Surviving South Korean women, who were forced into sexual slavery by Japan's military during the Second World War, will be eligible to receive about 100 million won ($90,000, £68,069) from a foundation that will be funded by the Japanese government, Seoul said on Thursday.
South Korea's foreign ministry said families of deceased victims will be able to receive 20 million won ($18,000, £13,610). It added that it expects the Japanese government to transfer the promised 1 billion yen ($9.9m, £7.4m) soon to a foundation that was established in July.
The foundation's office opening in Seoul was met by protests, as many in South Korea believe that the government settled for far too less in the December agreement.

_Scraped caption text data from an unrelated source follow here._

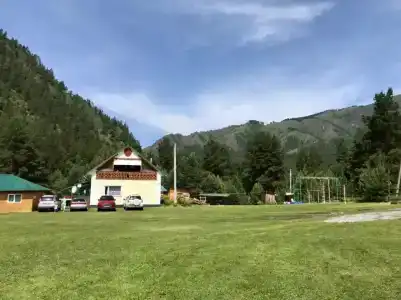 Чемальская поляна - 31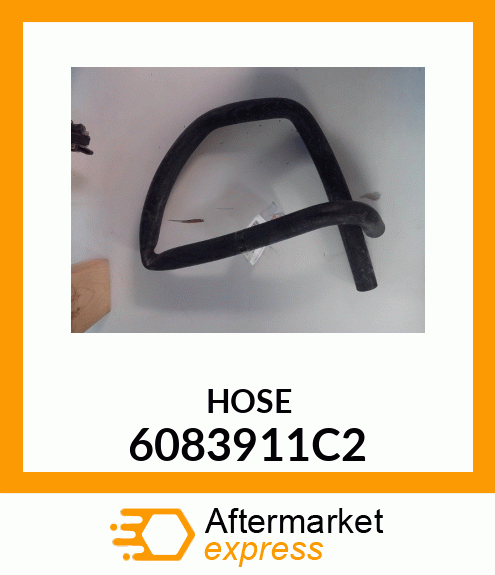 HOSE 6083911C2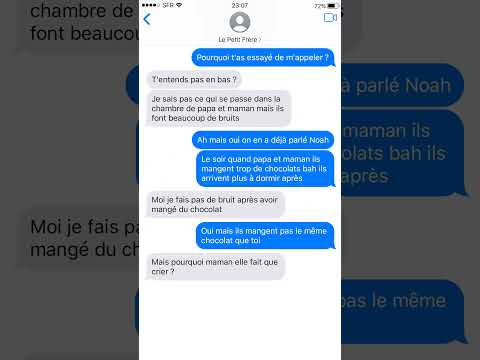 Conseils pour communiquer avec mon frère concernant nos parents et sa chambre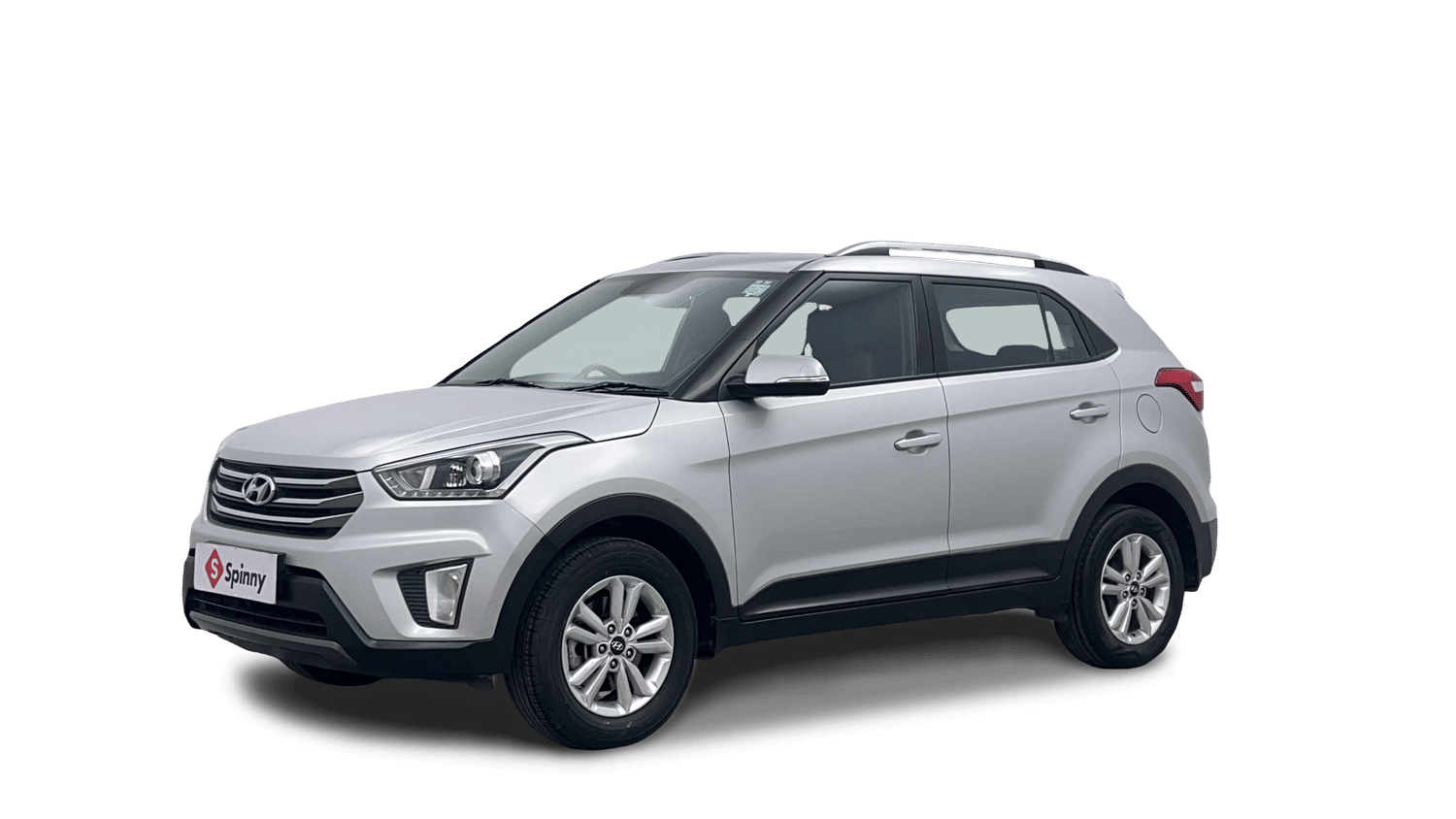 Used 2017 Hyundai Creta SX Plus 1.6  Petrol Petrol Manual Image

In December, Tokyo and Seoul agreed to set up the organisation when they settled a long-standing dispute over South Korean sex slavery victims.
According to Seoul, there are currently 46 surviving victims and around 199 who have died. Under the agreement, which is described by both governments as irreversible, Japan vowed to provide funds for the foundation, to support the victims. In return, South Korea has promised not to criticise Japan anymore over the issue. Besides, it would also try and resolve Japan's objection over the statue of a girl, representing victims of sex slavery, which sits in front of the Japanese embassy in Seoul.
Around 200,000 women were enslaved by the Japanese imperial military from the early 1930s to the end of Second World War. It is believed that many of the victims were under 20, some as young as 12. The enslaved women were Korean, Chinese, Taiwanese, Malaysian, Indonesian, Dutch, East Timorese and Japanese. The first "comfort station" was believed to be established in 1932 in Shanghai.